When we’re talking and having conversations, I want to share my joy with you and draw you into my experiences as a pregnant momma, make you a welcome part of the process so you’re not looking in from the outside, but instead brought into our circle. But there are times I just don’t know how much to say and share, because I don’t want to remind you of the ache and longing for your own child.
I do see, you know… the tears or sadness as you’re having a particularly rough day, the hope and desire lingering behind your smile during conversations. I pray for you during the service when there is a baptism, a baby announcement. I want to give you a hug and let you know that I’m thinking of you but I just don’t feel bold enough… to step out and risk a misunderstanding, or look as if I’m pretending to understand when I know I really don’t.
Many of my facebook posts are thought through with you in mind. We want to share our joy over our son, but I never want to be “that” mom who can’t talk about anything but herself, her experiences, her baby. I always think of you when posting pregnancy updates and photos for friends, hoping that one day soon you too can announce your happy news to the world. I hope you know how genuinely I want that for you.
I also hope you know that I want to be friends. I hope I’ve never given the impression that my new and only hangout is with the moms. You have so much to offer in your friendship, your experiences, your talents, your conversations… and sometimes in refreshingly different ways. Sure, the moms can talk kid stuff, but it doesn’t mean your relationship isn’t just as meaningful, relevant, and necessary within the body. If I ever seem awkward in conversation, it’s not because I don’t want to talk to you, it’s because I’m trying to figure out how to be genuine and sensitive at the same time when it’s my turn to share what I’ve been up to.
And please don’t let Satan trick you into thinking that you and your husband have less to offer because you don’t have children yet. I know it may be hard, especially in family-integrated communities, to remember how vital you are in the kingdom. But your marriage does not mean less, and you as a member are not any less important before you have kids. In fact, you have so much to give as a couple with time and energy, and the areas of impact you could have even before establishing a family are limitless. I know sermons and conversations and events are often focused on families, but you are a family even now, and we truly value and love you for the unique gifts you bring to the body of Christ, with or without children.

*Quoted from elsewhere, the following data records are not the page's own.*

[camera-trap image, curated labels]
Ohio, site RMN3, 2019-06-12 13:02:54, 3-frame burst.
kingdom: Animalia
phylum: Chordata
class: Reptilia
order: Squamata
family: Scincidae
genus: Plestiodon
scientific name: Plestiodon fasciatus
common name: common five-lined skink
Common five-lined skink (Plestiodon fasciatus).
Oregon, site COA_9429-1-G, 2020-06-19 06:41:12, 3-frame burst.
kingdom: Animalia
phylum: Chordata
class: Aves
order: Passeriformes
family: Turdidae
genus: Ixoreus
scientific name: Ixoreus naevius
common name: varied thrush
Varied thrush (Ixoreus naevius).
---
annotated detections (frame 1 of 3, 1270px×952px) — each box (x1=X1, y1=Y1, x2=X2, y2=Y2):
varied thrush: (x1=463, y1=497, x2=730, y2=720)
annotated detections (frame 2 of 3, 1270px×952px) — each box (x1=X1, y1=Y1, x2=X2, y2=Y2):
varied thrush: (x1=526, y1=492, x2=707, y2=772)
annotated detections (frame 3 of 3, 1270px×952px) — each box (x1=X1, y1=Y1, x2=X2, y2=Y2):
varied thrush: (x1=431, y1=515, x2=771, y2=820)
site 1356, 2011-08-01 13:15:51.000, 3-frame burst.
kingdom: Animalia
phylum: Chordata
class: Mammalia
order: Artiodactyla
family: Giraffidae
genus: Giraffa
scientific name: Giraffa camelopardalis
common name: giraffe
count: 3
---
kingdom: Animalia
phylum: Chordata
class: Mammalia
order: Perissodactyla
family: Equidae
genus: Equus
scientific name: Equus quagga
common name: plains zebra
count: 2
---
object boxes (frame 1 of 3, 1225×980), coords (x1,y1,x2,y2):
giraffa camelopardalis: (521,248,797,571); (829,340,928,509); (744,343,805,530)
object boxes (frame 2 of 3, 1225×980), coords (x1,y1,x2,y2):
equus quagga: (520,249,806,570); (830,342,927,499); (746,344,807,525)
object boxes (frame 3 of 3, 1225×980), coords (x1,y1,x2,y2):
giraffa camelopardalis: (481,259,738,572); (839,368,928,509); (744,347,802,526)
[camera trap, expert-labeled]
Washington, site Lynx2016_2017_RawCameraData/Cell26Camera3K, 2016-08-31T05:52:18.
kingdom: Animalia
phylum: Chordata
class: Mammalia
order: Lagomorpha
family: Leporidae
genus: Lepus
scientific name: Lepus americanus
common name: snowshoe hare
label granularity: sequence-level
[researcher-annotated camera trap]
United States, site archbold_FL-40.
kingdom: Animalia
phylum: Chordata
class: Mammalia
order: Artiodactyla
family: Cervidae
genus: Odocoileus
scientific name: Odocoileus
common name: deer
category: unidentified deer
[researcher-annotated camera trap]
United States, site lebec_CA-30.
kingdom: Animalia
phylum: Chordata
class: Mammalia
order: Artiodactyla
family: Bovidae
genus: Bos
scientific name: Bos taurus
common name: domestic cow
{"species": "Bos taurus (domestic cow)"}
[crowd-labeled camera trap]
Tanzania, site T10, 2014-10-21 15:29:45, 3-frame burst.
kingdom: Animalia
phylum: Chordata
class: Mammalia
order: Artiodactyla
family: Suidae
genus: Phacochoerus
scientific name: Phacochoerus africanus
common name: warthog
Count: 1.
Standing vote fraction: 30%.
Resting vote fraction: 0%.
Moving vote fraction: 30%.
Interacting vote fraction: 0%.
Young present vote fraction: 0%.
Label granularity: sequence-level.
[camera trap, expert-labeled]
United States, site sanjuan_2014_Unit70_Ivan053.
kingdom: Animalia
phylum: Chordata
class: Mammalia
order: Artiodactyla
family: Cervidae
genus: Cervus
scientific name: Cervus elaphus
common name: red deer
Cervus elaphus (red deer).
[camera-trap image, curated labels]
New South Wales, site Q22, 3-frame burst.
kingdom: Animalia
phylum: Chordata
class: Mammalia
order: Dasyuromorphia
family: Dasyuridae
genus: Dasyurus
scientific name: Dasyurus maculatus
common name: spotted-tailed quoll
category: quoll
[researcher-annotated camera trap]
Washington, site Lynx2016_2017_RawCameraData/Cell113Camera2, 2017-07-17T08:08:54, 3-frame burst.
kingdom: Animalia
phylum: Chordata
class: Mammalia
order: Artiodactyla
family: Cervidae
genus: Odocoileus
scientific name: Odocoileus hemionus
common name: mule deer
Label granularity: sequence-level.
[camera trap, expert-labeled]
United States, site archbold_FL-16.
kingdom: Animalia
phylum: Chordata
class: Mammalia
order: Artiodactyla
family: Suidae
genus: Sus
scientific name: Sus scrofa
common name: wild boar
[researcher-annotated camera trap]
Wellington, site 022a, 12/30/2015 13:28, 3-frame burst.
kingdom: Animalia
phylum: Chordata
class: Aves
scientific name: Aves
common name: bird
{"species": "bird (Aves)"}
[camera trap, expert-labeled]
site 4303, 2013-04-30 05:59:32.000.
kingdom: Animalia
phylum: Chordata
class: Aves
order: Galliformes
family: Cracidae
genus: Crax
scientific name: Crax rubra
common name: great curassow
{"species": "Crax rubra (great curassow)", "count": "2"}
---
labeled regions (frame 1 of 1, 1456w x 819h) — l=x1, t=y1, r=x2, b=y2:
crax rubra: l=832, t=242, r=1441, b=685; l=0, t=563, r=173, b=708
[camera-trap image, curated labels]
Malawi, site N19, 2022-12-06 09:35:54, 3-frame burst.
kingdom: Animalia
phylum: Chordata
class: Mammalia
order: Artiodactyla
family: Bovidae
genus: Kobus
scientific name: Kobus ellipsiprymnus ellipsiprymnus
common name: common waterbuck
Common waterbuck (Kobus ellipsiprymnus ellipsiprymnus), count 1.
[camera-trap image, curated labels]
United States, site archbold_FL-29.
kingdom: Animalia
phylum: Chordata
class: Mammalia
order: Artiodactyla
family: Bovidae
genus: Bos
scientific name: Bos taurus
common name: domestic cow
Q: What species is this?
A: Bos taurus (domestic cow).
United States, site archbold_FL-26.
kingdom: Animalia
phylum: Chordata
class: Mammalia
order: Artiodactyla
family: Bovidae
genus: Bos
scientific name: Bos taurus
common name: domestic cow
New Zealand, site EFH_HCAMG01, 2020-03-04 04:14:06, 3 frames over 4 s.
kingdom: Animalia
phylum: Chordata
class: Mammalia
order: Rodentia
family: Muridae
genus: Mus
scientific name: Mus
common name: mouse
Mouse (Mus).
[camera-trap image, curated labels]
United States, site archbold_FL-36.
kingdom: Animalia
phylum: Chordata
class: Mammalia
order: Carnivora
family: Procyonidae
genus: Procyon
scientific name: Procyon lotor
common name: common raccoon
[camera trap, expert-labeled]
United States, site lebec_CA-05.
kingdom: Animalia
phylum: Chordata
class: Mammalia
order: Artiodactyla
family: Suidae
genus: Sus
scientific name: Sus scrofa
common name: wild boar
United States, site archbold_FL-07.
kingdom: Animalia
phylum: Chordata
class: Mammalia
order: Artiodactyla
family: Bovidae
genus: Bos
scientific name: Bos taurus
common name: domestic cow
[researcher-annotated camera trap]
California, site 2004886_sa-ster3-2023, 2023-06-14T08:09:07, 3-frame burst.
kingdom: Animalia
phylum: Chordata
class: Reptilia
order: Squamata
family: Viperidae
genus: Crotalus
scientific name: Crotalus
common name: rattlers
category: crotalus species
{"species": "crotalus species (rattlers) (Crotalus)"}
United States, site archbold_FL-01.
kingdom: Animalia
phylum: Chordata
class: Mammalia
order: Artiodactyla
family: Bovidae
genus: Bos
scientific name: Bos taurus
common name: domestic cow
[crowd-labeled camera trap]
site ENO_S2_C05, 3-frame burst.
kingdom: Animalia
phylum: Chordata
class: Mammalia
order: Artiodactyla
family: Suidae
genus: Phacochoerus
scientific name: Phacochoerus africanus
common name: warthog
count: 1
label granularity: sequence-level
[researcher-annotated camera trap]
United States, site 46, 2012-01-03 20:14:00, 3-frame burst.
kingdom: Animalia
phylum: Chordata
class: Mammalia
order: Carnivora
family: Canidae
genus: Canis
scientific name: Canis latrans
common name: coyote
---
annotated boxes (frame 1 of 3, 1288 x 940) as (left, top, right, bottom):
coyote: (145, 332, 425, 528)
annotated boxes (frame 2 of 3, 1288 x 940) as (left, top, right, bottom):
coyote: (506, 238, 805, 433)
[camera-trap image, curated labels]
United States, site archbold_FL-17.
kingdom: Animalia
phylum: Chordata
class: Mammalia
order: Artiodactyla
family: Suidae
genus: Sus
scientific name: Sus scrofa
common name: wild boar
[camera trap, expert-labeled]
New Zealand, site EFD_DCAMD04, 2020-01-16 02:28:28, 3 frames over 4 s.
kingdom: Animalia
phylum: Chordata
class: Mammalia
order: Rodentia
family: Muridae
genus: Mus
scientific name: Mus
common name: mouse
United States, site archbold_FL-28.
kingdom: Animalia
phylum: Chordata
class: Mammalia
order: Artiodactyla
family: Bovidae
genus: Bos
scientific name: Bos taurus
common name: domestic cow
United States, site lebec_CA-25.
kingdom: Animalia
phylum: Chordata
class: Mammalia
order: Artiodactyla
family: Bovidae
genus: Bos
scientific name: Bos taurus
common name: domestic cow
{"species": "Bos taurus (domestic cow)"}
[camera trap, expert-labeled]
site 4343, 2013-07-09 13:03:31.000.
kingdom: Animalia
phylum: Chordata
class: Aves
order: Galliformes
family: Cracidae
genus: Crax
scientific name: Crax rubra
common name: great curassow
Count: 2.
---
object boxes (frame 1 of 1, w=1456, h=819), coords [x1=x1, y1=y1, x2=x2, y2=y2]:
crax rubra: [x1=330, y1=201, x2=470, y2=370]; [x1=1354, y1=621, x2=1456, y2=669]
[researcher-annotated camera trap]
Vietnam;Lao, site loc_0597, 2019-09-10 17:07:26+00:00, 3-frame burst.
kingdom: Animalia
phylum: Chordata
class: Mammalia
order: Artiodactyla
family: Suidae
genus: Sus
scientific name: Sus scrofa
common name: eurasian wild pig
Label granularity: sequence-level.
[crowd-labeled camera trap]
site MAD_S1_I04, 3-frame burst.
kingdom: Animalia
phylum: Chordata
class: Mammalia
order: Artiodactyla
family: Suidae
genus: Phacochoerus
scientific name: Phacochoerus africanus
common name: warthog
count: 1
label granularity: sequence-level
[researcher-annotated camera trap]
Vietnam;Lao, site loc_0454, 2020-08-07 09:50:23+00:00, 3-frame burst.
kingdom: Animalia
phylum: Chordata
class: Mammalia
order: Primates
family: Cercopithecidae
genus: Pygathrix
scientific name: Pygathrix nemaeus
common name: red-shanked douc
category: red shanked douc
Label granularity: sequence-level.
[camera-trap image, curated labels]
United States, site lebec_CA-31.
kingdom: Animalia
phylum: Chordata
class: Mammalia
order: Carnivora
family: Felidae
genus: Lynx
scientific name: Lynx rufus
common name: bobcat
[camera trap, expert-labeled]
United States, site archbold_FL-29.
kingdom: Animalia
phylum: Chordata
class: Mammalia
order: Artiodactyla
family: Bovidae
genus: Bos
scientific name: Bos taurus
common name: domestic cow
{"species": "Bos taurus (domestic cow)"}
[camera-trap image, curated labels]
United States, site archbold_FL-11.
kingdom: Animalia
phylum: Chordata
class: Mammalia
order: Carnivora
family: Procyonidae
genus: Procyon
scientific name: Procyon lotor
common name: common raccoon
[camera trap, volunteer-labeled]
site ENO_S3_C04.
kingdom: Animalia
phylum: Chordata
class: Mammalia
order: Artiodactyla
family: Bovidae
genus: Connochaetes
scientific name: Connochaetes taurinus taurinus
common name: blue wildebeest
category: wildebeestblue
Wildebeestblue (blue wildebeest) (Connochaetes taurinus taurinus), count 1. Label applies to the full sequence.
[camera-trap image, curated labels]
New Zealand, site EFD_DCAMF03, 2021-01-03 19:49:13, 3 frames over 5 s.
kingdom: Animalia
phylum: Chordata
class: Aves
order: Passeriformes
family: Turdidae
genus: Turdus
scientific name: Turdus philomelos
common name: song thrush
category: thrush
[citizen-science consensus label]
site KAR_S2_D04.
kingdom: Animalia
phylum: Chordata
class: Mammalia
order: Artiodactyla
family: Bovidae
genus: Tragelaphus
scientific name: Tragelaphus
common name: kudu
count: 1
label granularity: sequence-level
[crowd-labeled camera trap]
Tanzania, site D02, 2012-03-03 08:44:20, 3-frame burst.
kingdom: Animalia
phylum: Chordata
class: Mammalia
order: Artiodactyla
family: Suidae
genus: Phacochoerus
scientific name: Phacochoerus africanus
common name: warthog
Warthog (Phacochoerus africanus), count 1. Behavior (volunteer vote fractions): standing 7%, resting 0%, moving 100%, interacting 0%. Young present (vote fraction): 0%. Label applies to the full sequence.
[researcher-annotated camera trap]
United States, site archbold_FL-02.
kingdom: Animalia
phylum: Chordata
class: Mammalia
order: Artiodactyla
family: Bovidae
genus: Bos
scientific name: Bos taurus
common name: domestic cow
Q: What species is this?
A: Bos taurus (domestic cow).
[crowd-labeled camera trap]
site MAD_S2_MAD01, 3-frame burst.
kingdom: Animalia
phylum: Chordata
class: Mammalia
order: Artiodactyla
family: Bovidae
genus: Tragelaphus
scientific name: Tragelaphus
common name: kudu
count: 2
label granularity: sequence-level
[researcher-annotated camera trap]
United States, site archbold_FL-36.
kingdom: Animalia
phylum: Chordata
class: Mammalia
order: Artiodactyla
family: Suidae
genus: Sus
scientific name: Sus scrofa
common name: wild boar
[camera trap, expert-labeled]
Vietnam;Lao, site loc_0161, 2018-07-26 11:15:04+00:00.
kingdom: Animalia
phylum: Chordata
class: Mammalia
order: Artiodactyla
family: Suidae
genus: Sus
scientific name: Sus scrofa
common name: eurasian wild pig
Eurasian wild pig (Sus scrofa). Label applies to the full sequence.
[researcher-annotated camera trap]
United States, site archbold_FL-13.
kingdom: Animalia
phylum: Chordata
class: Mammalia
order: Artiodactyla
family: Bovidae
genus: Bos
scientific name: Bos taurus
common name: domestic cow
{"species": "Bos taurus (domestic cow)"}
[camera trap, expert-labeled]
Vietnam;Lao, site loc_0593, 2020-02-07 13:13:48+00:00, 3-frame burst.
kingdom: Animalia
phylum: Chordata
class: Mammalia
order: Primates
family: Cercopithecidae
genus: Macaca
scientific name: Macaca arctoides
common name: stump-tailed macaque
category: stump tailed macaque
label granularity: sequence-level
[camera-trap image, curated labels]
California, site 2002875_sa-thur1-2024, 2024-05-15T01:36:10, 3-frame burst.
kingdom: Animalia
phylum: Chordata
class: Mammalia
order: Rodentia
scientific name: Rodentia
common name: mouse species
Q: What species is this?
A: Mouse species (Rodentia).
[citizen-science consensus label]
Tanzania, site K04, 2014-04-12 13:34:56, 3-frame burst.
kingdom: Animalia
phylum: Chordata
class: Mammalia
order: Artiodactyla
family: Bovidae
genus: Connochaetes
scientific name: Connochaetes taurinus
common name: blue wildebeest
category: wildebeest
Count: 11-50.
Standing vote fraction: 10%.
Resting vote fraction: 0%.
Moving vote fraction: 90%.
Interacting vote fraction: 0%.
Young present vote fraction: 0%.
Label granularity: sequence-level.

I hope that you know that you are not forgotten, and you are not alone. When one part of the body suffers, the whole body suffers… and there are many of us who are praying for you and eagerly looking forward to the day when we can rejoice with you as you add to your family. We who have not experienced infertility may not always know how to say it, or when, but we love you and earnestly desire that your prayers would be answered and your heart’s cry attended to.